[llvm] r271428 - [DAG] Improve legalization of INSERT_SUBVECTOR
Michael Kuperstein via llvm-commits
llvm-commits at lists.llvm.org
Wed Jun 1 13:49:35 PDT 2016
Author: mkuper
Date: Wed Jun 1 15:49:35 2016
New Revision: 271428
URL: http://llvm.org/viewvc/llvm-project?rev=271428&view=rev
Log:
[DAG] Improve legalization of INSERT_SUBVECTOR
When the index is known to be constant 0, insert directly into the the low half,
instead of spilling, performing the insert in-memory, and reloading.
Differential Revision: http://reviews.llvm.org/D20763
Modified:
llvm/trunk/lib/CodeGen/SelectionDAG/LegalizeVectorTypes.cpp
llvm/trunk/test/CodeGen/X86/sad.ll
Modified: llvm/trunk/lib/CodeGen/SelectionDAG/LegalizeVectorTypes.cpp
URL: http://llvm.org/viewvc/llvm-project/llvm/trunk/lib/CodeGen/SelectionDAG/LegalizeVectorTypes.cpp?rev=271428&r1=271427&r2=271428&view=diff
==============================================================================
--- llvm/trunk/lib/CodeGen/SelectionDAG/LegalizeVectorTypes.cpp (original)
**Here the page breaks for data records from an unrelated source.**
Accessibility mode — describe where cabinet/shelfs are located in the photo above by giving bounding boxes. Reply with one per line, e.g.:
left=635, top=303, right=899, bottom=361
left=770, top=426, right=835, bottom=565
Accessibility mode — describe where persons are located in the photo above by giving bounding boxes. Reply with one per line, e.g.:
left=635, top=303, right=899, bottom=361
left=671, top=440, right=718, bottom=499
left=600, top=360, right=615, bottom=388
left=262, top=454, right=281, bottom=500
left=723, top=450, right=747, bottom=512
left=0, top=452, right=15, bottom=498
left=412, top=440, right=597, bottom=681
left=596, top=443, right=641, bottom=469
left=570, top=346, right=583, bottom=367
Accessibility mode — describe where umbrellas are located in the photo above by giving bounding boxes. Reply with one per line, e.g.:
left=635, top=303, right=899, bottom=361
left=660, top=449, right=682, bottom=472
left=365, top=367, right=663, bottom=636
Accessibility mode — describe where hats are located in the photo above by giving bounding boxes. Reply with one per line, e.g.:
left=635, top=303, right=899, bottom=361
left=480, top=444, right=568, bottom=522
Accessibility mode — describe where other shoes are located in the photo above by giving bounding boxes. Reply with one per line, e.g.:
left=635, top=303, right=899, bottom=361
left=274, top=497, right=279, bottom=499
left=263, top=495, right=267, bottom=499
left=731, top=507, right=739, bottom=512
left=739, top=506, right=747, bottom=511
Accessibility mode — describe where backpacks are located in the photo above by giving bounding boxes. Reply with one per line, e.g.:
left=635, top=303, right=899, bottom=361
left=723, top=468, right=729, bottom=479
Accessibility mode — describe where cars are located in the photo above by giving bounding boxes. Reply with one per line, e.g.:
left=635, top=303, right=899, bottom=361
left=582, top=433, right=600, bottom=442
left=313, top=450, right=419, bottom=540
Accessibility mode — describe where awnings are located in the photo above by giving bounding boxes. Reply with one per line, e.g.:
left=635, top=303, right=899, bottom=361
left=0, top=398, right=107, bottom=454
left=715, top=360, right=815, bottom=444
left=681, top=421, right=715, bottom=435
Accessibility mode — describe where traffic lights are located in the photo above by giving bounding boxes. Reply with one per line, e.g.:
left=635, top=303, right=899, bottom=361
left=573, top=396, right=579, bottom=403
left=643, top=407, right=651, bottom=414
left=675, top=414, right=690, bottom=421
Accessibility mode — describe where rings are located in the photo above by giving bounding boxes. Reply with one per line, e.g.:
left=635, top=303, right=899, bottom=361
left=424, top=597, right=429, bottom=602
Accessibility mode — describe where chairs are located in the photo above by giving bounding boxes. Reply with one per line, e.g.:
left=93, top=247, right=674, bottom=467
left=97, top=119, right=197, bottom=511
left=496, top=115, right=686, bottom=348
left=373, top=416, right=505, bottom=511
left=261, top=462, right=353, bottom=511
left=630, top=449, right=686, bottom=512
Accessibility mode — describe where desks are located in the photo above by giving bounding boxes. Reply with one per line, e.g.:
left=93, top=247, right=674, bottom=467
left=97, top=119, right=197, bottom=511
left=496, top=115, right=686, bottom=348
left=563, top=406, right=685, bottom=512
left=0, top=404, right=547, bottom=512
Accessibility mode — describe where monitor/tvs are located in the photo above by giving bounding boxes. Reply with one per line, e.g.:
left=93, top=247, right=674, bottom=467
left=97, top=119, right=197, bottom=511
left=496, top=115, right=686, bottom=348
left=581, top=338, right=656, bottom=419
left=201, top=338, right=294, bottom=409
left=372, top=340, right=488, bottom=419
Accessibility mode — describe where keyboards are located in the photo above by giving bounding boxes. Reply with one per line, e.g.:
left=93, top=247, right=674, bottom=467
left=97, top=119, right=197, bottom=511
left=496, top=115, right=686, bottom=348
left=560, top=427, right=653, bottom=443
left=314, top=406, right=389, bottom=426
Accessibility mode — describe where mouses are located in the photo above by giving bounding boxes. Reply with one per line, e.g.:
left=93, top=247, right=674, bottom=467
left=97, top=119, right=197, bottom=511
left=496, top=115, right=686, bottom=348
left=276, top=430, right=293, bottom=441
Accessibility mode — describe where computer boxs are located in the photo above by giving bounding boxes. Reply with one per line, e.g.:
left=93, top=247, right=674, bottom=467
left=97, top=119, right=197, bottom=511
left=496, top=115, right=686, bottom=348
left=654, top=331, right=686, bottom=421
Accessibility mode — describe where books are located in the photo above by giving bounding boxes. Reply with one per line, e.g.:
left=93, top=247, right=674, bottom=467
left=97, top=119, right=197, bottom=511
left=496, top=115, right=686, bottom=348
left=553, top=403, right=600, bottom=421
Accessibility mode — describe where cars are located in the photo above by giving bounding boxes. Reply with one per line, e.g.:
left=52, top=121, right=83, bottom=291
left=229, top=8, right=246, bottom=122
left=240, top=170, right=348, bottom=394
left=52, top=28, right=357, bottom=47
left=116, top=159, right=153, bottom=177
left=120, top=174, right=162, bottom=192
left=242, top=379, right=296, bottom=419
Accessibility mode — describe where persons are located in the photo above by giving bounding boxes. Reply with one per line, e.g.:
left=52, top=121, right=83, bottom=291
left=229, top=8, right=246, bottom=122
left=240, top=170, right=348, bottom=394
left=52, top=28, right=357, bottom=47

+++ llvm/trunk/lib/CodeGen/SelectionDAG/LegalizeVectorTypes.cpp Wed Jun 1 15:49:35 2016
@@ -851,15 +851,34 @@ void DAGTypeLegalizer::SplitVecRes_INSER
SDLoc dl(N);
GetSplitVector(Vec, Lo, Hi);
- // Spill the vector to the stack.
EVT VecVT = Vec.getValueType();
- EVT SubVecVT = VecVT.getVectorElementType();
+ EVT VecElemVT = VecVT.getVectorElementType();
+ unsigned VecElems = VecVT.getVectorNumElements();
+ unsigned SubElems = SubVec.getValueType().getVectorNumElements();
+
+ // If we know the index is 0, and we know the subvector doesn't cross the
+ // boundary between the halves, we can avoid spilling the vector, and insert
+ // into the lower half of the split vector directly.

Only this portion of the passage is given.